Even though Kenn knows his “down home blues”, and respect the heritage he got from Jack Dupree, Kenn Lending Blues Band is known to have a very personal sound. This is evident on their entire 11 album’s, from the first LP “Live” in 1981 – to “Kenn Lending In Concert” in 2017. With all the songs by Kenn Lending, he takes the audience on a trip “from roots to fruits with the blues”. In the music you will find elements from his lifelong love and experience with African-American music. These lyrics are highly personal statements and the high performance of the individual musicians makes all the album’s milestones in the 40 year career in 2020 of the Kenn Lending Blues Band extra ordinary.

Louisiana Red

Iverson Minter aka Louisiana Red (March 23, 1932 – February 25, 2012), known as Louisiana Red, was an American blues guitarist, harmonica player, and singer, who recorded more than 50 albums. He was best known for his song Sweet Blood Call.
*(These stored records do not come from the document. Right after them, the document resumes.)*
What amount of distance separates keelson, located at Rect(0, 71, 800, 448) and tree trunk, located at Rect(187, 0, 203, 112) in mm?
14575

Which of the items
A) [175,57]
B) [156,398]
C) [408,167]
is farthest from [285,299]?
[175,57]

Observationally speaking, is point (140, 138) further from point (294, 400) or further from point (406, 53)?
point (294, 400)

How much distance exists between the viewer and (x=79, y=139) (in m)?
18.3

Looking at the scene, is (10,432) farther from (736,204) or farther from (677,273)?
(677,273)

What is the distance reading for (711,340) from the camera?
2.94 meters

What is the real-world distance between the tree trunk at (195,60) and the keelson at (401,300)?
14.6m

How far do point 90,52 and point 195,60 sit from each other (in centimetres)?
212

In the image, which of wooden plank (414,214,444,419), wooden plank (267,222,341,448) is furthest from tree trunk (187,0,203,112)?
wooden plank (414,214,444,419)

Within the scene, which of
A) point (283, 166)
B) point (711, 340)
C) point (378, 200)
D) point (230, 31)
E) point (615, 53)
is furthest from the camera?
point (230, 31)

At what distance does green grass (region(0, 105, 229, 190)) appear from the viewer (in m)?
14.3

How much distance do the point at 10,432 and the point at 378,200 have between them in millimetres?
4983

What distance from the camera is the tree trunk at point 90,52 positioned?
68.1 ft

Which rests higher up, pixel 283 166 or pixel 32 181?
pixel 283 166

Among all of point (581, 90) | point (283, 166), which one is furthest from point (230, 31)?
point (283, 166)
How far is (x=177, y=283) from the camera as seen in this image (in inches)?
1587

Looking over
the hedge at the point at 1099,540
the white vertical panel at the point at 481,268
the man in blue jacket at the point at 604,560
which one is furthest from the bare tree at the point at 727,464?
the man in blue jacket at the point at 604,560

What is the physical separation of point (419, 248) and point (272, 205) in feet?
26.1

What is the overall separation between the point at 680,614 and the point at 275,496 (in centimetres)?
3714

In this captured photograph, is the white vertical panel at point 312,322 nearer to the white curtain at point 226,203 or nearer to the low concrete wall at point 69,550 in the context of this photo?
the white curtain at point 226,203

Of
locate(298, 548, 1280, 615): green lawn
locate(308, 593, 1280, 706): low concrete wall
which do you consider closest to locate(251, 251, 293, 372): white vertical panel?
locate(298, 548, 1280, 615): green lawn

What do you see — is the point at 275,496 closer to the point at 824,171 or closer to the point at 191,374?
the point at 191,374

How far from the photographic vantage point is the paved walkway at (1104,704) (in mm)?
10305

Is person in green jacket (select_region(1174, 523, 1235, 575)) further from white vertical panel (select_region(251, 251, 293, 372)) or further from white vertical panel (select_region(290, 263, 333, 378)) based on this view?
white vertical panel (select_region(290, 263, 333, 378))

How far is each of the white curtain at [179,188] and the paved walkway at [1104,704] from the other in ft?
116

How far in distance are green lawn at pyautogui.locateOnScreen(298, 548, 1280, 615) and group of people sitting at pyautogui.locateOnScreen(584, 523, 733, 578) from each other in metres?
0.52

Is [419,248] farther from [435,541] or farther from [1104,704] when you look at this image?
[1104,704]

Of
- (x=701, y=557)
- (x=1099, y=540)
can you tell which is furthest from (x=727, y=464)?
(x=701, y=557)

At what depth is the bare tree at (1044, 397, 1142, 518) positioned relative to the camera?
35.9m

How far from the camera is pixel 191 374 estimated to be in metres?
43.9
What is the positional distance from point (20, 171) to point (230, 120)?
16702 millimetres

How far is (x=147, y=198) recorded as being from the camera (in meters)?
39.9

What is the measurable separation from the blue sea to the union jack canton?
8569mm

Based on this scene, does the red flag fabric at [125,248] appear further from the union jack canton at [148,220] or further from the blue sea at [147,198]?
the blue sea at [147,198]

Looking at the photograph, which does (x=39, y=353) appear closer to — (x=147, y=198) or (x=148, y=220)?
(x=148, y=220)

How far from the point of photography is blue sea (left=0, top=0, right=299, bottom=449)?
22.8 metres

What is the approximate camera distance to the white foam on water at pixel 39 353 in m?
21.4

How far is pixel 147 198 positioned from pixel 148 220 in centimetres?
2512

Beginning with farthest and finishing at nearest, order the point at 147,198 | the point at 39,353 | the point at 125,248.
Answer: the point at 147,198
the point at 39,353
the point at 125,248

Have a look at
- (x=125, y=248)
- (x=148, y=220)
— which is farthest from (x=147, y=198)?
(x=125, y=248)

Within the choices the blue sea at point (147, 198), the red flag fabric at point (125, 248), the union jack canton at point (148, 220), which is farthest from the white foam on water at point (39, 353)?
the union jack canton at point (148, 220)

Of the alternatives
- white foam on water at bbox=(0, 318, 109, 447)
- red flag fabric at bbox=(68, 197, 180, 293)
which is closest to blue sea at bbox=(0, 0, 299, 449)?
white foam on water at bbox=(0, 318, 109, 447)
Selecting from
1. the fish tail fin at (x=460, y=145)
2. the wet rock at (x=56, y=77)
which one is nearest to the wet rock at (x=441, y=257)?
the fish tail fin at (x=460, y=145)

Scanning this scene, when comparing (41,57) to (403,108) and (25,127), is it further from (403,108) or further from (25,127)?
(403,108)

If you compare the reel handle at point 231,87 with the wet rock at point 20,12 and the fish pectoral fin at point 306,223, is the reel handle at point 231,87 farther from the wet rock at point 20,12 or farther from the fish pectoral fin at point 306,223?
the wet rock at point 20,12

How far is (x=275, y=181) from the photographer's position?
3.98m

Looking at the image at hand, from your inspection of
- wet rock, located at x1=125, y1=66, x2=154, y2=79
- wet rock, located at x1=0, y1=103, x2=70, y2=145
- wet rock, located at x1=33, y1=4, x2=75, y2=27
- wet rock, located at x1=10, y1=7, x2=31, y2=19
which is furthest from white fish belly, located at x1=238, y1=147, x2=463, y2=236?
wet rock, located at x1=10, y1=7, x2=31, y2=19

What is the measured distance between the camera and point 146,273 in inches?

Born in Bessemer, Alabama, Minter lost his parents early in life; his mother died of pneumonia shortly after his birth, and his father was lynched by the Ku Klux Klan in 1937.  He was brought up by a series of relatives in various towns and cities. Red recorded for Chess in 1949, before joining the Army. He was trained as a parachutist with the 82nd Airborne and was sent to Korea in 1951. The 82nd Airborne was not deployed as a complete unit in Korea, but soldiers from this unit were dispatched as Rangers in the 2nd, 3rd and 7th Infantry Divisions. Minter said he was assigned to the 3rd Infantry Division.

After leaving the Army, he played with John Lee Hooker in Detroit for two years in the late 1950s. He recorded for Checker Records in 1952, billed as Rocky Fuller.

His first album, Lowdown Back Porch Blues, was recorded in New York with Tommy Tucker and released in 1963. His second album, Seventh Son, was released later the same year. Louisiana Red released the single "I'm Too Poor to Die" for the Glover label in 1964. It peaked at number 117 on the Billboard Hot 100 and number 30 on the Cashbox chart. (Billboard did not publish an R&B chart in 1964.)

He maintained a busy recording and performing schedule through the 1960s and 1970s, working in sessions for Chess, Checker, Atlas, Glover, Roulette, L&R and Tomato, amongst others. In 1983 he won a W. C. Handy Award for Best Traditional Blues Male Artist.  He lived in Hanover, Germany, from 1981.

He appeared in the films Rockpalast (1976), Comeback (1982), Ballhaus Barmbek (1988), Red and Blues (2005) and Family Meeting (2008).

In 1994, Louisiana Red fused the blues with the urban Greek music of the bouzouki player Stelios Vamvakaris, on the album Blues Meets Rembetika. He continued to tour, including regular returns to the United States, until his death in 2012. In 2011, Louisiana Red released the album Memphis Mojo, to broad public acclaim. He died in Germany in 2012 when his thyroid imbalance brought on a stroke.